▶ _WORK INSTRUCTIONS_: Write out, word for word, the lines of the material below, starting at the line that contains "From the observer, how" and ending at the final line of the material.

***** EXERCISE INPUTS

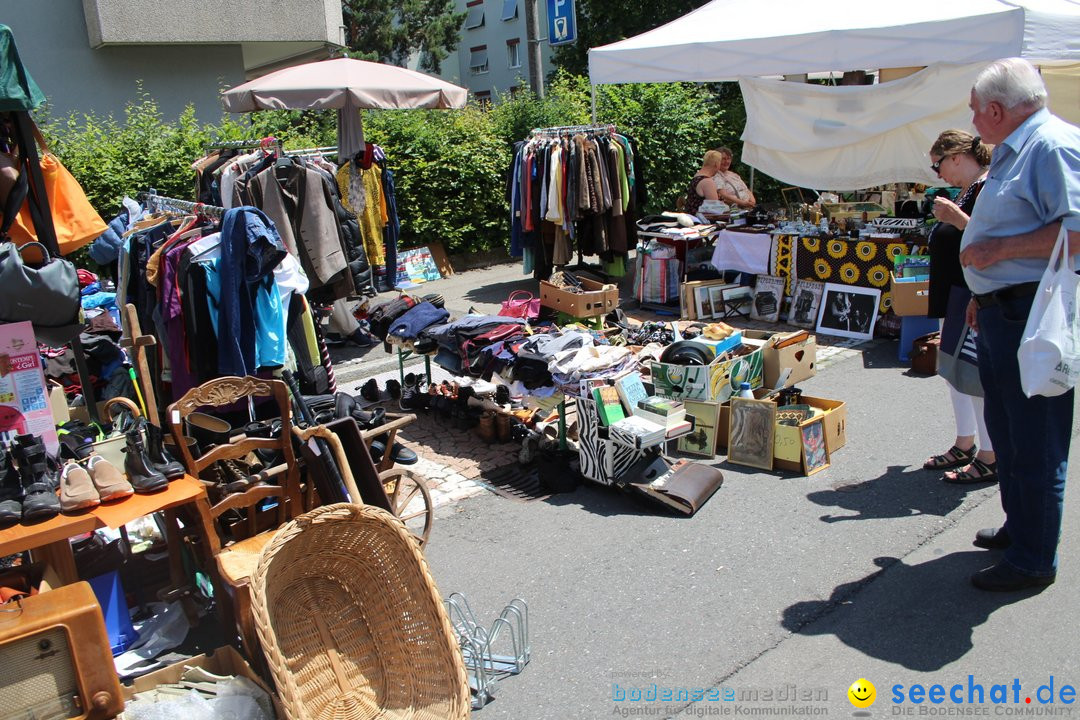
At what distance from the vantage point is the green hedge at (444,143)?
9.57 meters

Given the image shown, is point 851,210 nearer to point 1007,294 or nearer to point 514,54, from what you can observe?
point 1007,294

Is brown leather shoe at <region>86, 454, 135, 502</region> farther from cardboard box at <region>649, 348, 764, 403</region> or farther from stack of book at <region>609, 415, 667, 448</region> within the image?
cardboard box at <region>649, 348, 764, 403</region>

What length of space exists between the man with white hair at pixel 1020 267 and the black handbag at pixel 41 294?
3.88 metres

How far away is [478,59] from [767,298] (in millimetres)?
34768

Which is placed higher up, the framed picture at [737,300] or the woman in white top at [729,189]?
the woman in white top at [729,189]

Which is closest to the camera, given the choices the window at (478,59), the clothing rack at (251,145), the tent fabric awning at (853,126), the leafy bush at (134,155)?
the clothing rack at (251,145)

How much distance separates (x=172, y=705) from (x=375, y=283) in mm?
6757

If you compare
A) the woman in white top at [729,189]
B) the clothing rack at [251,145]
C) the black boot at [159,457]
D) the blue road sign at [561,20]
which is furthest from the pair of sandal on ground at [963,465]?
the blue road sign at [561,20]

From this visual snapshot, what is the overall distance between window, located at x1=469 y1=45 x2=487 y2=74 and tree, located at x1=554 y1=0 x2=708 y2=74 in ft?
37.3

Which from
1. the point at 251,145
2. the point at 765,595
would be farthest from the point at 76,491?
the point at 251,145

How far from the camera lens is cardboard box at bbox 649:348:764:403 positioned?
5395mm

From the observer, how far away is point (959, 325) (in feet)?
15.3

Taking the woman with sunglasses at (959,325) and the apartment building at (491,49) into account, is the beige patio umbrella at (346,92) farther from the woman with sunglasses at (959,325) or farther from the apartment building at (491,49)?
the apartment building at (491,49)

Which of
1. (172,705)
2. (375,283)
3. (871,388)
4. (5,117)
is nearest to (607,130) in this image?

**********

▶ _COMPLETED TASK_:
From the observer, how far away is point (959, 325) (in feet)?
15.3

Taking the woman with sunglasses at (959,325) and the apartment building at (491,49) into account, is the beige patio umbrella at (346,92) farther from the woman with sunglasses at (959,325) or farther from the apartment building at (491,49)?
the apartment building at (491,49)

Which of
1. (172,705)
2. (375,283)
3. (871,388)
4. (5,117)
is nearest to (607,130) in this image?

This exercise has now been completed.